THE REQUEST: Reproduce the entries word for word, from the line that contains "How far away" through the end of the entries, including both ends. Leave the pictures out of your reply.

════════════════════

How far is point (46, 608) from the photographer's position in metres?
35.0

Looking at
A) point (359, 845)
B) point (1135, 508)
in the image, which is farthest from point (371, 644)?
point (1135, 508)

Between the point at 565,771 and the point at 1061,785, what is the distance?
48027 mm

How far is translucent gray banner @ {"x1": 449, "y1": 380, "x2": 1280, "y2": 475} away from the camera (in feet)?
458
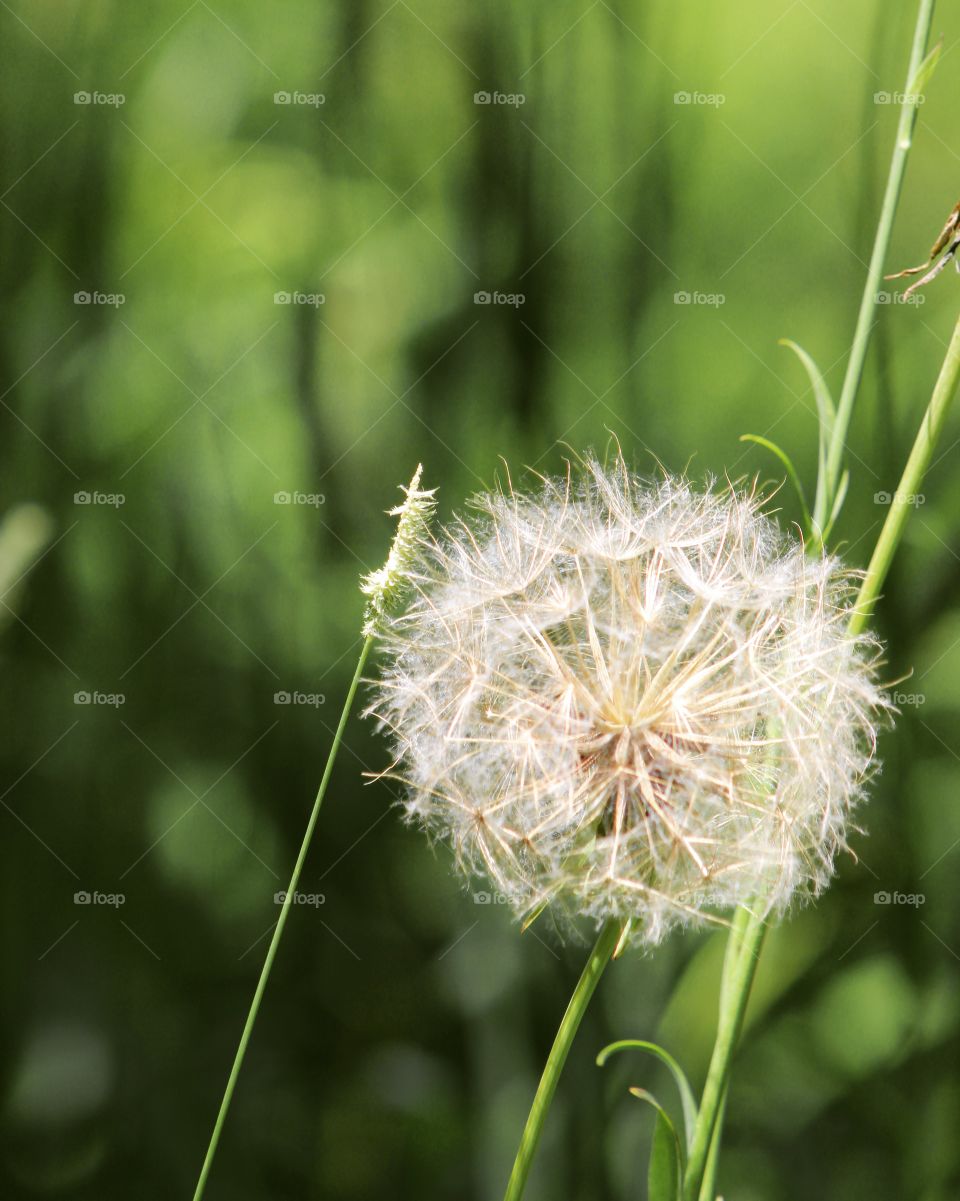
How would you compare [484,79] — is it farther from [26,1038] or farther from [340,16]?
[26,1038]

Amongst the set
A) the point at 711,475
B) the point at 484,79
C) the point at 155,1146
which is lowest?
the point at 155,1146

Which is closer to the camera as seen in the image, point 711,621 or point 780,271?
point 711,621

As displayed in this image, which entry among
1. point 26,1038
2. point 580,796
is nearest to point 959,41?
point 580,796
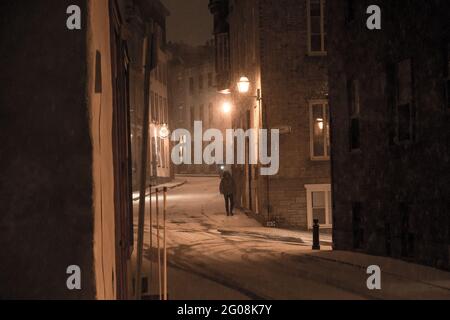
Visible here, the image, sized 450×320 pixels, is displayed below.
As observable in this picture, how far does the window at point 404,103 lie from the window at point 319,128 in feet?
34.3

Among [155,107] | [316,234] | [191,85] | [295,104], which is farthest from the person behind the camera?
[191,85]

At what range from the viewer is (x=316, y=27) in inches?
1019

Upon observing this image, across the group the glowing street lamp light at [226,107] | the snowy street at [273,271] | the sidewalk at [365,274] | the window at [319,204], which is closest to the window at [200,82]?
the glowing street lamp light at [226,107]

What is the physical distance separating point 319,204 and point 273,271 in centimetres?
1235

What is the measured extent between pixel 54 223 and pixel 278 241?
1750 cm

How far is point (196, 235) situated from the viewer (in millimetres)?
22406

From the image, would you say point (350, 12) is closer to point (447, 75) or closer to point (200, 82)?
point (447, 75)

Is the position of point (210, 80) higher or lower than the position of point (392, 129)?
higher

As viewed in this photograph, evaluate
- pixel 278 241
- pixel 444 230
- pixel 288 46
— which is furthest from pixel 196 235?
pixel 444 230

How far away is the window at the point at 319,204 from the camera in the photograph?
2562cm

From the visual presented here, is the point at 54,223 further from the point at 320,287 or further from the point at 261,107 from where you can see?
the point at 261,107

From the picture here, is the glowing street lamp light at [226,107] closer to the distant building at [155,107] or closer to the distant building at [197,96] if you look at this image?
the distant building at [155,107]

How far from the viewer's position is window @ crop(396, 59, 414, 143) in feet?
47.4

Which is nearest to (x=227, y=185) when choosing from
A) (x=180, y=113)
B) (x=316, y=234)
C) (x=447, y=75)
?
(x=316, y=234)
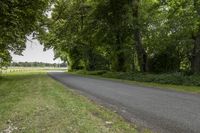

════════════════════

ANSWER IN FULL:
How far away is the window at the point at 319,204 from the camera in the photograph?
2562cm

From the visual presented here, is the point at 54,223 further from the point at 320,287 or further from the point at 261,107 from where you can see?
the point at 261,107

From the picture here, is the glowing street lamp light at [226,107] closer to the distant building at [155,107] or closer to the distant building at [197,96] if you look at this image?
the distant building at [155,107]

How far from the viewer's position is window @ crop(396, 59, 414, 143) in feet?
47.4

Which is nearest to (x=227, y=185) when choosing from
A) (x=180, y=113)
B) (x=316, y=234)
C) (x=447, y=75)
?
(x=316, y=234)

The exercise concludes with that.